Hücum olarak kötü bir maç çıkardığımızı düşünüyorum. Altı kez FG vurup sadece bir TD yapabildik. O da Michael Bush’un 3 yard koşusu ile geldi. Palmer sıfır TD pası ile tamamladı maçı ama 301 yard pas atması hiçte fena olmayan bir istatistik. İşte bu 301 yard pasa karşılık 0 TD recieverların etkisizliğini yeterince açıklıyor. Maçı kazanmamızdaki kritik noktalardan birisi de altı maç sonra ilk kez son periytotta skor üretmemiz oldu. Son periyotlarda oldukça sıkıntı çeken bir takım Raiders. Bunu son altı maça baktığımızda görebiliyoruz. Hatta fazla geriye gitmeyip geçen haftaki Vikings maçına da bakabiliriz. Çok rahat geçen maçı son çeyrekte sıkıntıya sokmuştuk.

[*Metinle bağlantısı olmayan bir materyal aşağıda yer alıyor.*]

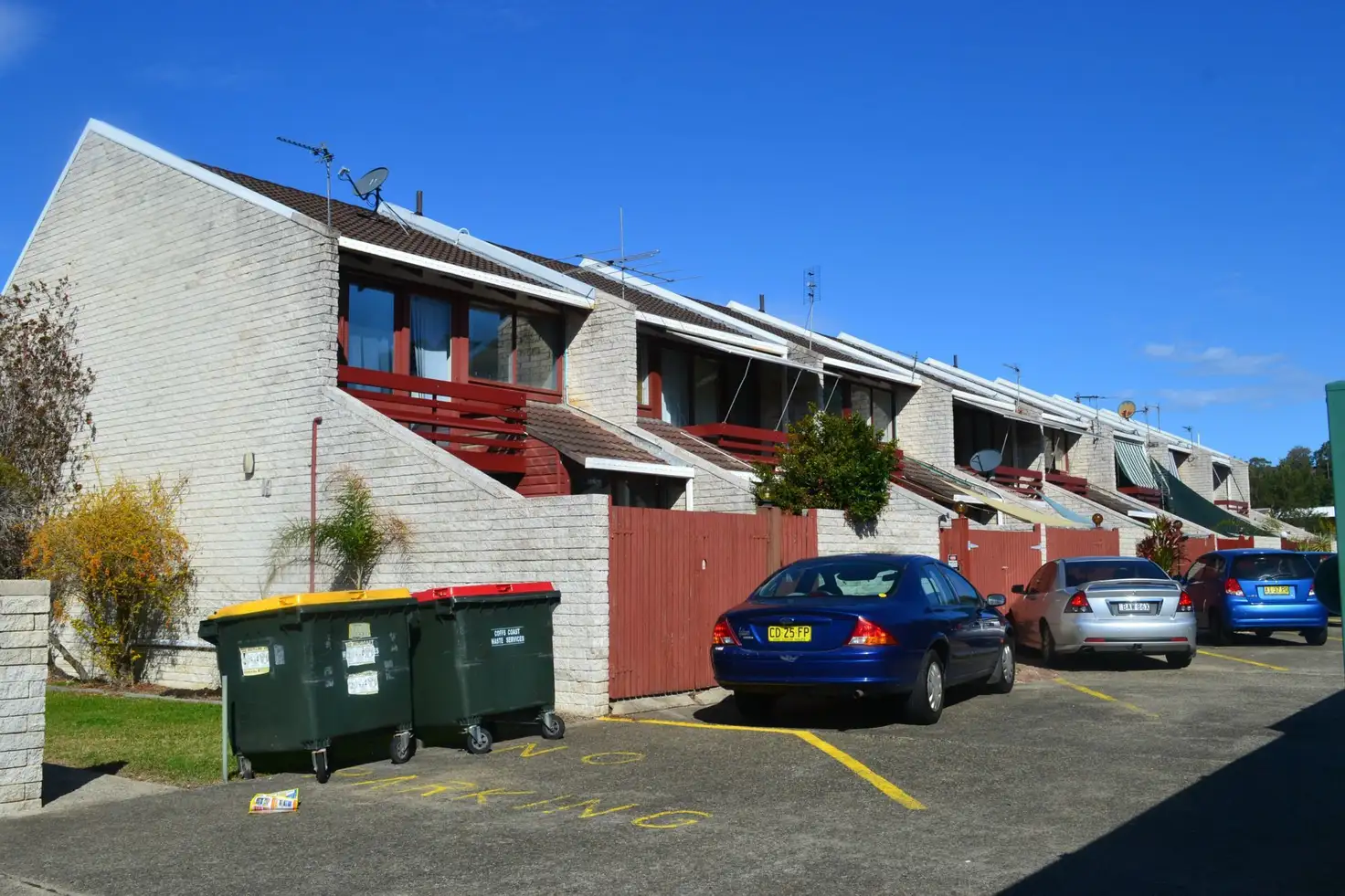 Main view of Homely unit listing, 2/18 Combine Street, Coffs Harbour NSW 2450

Savunmaya gelecek olursak rakip QB’nin tecrübesizliğinden iyi faydalandılar. Raiders savunması üç interception yaparak görevlerini yerine getirdi. Özellikle LB Wimbley yaptığı interception sonrası 73 yard koşarak herkesi şaşırttı çünkü bu performanslar genelde süratli CB’ler tarafından gerçekleştiriliyor. Bu koca adam faulle durdurulmasa belki de TD yapacaktı. CB Sheppard takviyesiyle biraz toparlanan secondary Bears karşısında fena sayılmazdı. Bir tek Knox’ı savunmada zorlandılar.

Bir parantez de Punter Shane Lechler’a açmak istiyorum. Beş kez punt yapan Pro Bowl punter toplamda 273 yard punt yaparak her takımın korkulu rüyası haline gelen KR Devin Hester’ı bitiren isimdi.

Yeni yazılarda görüşmek üzere hoşça kalın.